Thanks to everyone who has joined the 'What Shows Where Debate' (see forums section). It's great to get your ideas, opinions and creative suggestions. We had a very productive away day with the board on Tuesday, looking at the 30 possible projects we have in the mix at the moment, and starting to get a sense of the overall shape of the year's work, if not of individual programming decisions. Lucy and I will be doing a lot of work over the next two months to hammer this input and all your thoughts into a killer first year of shows. Meanwhile, I'm trying to catch up on my reading - looking at examples of work by a range of Welsh writers - playwrights, poets and novelists. We will not only be commissioning plays and adaptations for next year, but also inviting writers to work with physical and site specific theatre companies, so there's a lot of different writing talent needed.
Everything has been a bit delayed this weekend though. I was in London for meetings, smugly enjoying good weather as news of Cardiff storms reached me. I got my comeuppance when I arrived home though as my apartment had been badly flooded - so much of Sunday has been taken up with buckets and mops and desperately trying to dry out some irreplaceable art and albums that have borne the worst of the damage. Moments like this remind you how important the personalised, hand-touched objects in life are, and how very replaceable much of the other stuff is. So, in a nutshell, my excuse for everything next week will be water damage - don't say you weren't warned.

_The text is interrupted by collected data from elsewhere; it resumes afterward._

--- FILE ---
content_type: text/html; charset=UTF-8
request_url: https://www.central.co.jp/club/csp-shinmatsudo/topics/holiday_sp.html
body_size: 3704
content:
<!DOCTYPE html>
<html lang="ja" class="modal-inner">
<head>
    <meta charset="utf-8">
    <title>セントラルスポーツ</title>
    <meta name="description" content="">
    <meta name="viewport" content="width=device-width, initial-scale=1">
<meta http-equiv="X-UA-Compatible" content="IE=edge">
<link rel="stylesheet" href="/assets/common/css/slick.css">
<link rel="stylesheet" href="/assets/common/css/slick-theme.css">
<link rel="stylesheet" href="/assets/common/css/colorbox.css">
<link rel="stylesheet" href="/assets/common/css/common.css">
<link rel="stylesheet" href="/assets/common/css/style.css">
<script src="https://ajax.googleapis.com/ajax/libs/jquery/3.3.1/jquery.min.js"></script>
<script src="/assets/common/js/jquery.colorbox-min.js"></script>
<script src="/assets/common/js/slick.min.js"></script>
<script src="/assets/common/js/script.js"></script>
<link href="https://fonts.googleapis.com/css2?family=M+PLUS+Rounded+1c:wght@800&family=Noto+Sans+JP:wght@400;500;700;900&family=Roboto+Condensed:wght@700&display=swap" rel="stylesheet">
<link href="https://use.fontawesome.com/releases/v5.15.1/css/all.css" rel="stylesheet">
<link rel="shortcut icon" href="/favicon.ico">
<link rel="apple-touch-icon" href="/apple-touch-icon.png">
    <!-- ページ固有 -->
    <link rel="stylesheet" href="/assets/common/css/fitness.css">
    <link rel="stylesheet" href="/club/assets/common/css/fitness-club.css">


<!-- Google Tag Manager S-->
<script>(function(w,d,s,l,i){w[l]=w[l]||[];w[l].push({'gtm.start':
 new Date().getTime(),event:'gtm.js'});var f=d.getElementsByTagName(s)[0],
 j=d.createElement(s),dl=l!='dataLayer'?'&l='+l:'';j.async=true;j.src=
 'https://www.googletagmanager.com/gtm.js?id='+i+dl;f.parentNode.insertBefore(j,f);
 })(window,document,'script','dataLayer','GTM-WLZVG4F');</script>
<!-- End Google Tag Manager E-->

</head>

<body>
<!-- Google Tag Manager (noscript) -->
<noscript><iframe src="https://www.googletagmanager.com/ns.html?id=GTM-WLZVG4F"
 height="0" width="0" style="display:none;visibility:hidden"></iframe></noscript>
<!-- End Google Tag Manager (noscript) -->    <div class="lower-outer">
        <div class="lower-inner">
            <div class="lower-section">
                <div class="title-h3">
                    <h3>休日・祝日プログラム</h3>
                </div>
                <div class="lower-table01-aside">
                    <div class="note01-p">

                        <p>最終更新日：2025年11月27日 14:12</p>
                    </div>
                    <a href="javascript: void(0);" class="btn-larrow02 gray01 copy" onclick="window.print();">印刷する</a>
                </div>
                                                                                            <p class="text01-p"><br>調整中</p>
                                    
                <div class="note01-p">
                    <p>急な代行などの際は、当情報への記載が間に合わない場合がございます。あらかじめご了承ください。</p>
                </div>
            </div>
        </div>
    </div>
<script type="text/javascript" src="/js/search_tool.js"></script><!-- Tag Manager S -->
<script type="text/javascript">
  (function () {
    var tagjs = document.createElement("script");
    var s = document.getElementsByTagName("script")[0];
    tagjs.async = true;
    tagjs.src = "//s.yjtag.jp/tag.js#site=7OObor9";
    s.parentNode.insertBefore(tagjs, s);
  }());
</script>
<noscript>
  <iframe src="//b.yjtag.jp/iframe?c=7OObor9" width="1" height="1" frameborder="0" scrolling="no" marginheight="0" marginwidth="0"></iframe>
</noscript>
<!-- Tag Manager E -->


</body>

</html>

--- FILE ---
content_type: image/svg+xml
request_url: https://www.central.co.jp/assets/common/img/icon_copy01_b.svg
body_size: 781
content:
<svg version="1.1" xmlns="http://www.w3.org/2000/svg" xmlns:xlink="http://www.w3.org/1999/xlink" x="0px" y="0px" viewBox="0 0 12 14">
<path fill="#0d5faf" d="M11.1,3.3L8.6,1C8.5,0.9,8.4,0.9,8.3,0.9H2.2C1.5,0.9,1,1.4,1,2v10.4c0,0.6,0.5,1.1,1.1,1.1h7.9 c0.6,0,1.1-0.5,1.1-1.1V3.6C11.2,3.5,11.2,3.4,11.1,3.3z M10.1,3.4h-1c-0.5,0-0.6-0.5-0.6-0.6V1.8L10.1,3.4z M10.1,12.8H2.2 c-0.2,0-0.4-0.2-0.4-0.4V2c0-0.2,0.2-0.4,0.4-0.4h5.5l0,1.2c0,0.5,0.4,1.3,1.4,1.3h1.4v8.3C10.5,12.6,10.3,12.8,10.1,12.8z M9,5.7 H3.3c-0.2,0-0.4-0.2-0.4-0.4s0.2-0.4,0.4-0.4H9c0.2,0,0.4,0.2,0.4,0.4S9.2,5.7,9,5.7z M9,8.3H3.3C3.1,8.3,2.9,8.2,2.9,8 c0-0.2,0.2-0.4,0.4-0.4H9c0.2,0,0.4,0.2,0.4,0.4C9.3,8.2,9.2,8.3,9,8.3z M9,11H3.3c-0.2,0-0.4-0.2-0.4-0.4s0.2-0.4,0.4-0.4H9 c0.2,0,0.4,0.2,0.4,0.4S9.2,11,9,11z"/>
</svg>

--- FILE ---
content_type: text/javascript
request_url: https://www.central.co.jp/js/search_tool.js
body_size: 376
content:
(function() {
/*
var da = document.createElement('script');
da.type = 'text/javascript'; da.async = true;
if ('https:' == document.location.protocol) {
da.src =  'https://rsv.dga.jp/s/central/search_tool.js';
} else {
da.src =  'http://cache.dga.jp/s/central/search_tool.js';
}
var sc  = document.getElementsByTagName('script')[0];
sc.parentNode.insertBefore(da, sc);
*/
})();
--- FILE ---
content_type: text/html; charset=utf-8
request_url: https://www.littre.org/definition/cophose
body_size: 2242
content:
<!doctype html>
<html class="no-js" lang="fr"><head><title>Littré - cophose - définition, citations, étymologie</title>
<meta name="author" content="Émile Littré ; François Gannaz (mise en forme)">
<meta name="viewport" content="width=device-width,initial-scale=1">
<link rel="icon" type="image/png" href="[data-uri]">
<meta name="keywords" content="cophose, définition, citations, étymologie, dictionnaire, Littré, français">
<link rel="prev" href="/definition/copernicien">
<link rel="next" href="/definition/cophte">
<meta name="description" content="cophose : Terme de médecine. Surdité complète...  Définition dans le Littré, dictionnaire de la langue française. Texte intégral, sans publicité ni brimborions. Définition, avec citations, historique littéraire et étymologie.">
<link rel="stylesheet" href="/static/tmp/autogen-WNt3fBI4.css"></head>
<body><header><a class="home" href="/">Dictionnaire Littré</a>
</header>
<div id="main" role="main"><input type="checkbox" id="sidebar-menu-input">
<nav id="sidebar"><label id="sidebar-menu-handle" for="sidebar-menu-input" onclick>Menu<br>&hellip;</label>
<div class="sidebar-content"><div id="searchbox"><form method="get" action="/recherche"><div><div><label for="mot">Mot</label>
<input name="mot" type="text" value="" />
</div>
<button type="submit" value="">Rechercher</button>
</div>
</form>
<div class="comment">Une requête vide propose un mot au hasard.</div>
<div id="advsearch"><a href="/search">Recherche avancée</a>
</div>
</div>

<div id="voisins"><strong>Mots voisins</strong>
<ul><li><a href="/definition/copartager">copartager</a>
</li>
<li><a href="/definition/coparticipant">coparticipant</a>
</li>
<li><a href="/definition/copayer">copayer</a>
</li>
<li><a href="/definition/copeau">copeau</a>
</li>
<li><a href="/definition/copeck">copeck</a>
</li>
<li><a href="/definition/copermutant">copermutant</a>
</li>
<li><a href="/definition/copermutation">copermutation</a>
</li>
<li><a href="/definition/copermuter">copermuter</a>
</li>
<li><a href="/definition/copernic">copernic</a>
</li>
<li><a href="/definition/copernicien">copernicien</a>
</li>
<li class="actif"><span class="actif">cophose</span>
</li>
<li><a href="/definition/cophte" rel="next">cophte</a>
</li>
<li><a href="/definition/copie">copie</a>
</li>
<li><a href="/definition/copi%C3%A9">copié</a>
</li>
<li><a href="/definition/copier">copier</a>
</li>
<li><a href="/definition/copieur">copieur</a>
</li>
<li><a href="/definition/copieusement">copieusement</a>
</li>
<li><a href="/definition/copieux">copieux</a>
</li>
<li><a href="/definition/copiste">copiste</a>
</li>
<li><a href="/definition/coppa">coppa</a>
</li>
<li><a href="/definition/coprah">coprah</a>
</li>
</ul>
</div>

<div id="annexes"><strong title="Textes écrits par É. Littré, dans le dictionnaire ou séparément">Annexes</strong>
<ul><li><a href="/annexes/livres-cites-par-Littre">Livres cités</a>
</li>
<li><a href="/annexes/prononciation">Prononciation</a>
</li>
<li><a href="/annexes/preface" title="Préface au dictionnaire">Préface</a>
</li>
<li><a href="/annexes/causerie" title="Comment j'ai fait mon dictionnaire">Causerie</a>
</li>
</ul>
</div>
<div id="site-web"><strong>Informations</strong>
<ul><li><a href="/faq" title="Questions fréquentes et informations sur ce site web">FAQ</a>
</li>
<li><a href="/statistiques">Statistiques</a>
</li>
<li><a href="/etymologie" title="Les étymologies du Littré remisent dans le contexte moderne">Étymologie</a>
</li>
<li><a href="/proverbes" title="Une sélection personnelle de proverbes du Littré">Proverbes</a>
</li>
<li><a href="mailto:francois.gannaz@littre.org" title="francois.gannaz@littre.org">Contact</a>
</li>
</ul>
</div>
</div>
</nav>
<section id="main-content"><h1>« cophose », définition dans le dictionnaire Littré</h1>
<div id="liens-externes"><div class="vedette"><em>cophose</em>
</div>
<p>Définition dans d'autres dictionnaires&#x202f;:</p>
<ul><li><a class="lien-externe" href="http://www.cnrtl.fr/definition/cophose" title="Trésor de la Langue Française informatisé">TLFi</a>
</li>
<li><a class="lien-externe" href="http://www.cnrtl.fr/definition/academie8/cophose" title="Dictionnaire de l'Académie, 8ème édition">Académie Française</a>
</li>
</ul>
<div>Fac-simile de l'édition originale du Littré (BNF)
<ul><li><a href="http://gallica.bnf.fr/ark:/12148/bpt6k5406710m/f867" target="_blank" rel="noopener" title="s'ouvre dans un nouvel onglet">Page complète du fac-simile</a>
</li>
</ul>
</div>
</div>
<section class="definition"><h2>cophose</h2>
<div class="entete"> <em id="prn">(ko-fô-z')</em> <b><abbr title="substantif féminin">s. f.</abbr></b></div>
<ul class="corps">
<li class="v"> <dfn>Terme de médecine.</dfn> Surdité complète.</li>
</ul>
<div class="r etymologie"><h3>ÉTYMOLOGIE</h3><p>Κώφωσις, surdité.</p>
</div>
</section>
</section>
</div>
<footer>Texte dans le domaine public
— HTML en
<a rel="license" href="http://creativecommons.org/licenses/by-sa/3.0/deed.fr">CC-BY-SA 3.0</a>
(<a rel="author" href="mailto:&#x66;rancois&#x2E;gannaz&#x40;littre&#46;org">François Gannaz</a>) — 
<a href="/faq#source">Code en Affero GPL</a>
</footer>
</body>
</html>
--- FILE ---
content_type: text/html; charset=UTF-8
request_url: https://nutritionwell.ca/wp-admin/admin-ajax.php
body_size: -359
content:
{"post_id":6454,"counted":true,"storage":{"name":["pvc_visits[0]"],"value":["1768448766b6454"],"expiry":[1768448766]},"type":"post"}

While in London I led a workshop on solo performance for the Storm project - a collaboration between Lyric Hammersmith, Graeae (the disability-led theatre company) and Push (the initiative for new black theatre founded by Josette Bushell-Mingo). The week-long project looked like it was a big success, with 40 artists from very diverse backgrounds working together for the week and taking part in workshops run by people including Emma Rice of Kneehigh, David Farr of the RSC, and Scott Graham of Frantic Assembly and many others. The initiative was set up because the organisers felt that there were too few culturally diverse practitioners in the physical and visual theatre worlds, and that a really focused initiative was needed to turn this around. Similarly, for several years, Contact, the theatre I used to run in Manchester, collaborated with Nitro and Tara theatres to run a project called Live and Direct, which focussed on the development of black and Asian directors, at a time when there was an increasing diversity of actors and writers, but not of directors.
So - I have another question. Do we need a more culturally diverse theatre in Wales. And if so, can it be achieved by focused initiatives like Storm or Live and Direct?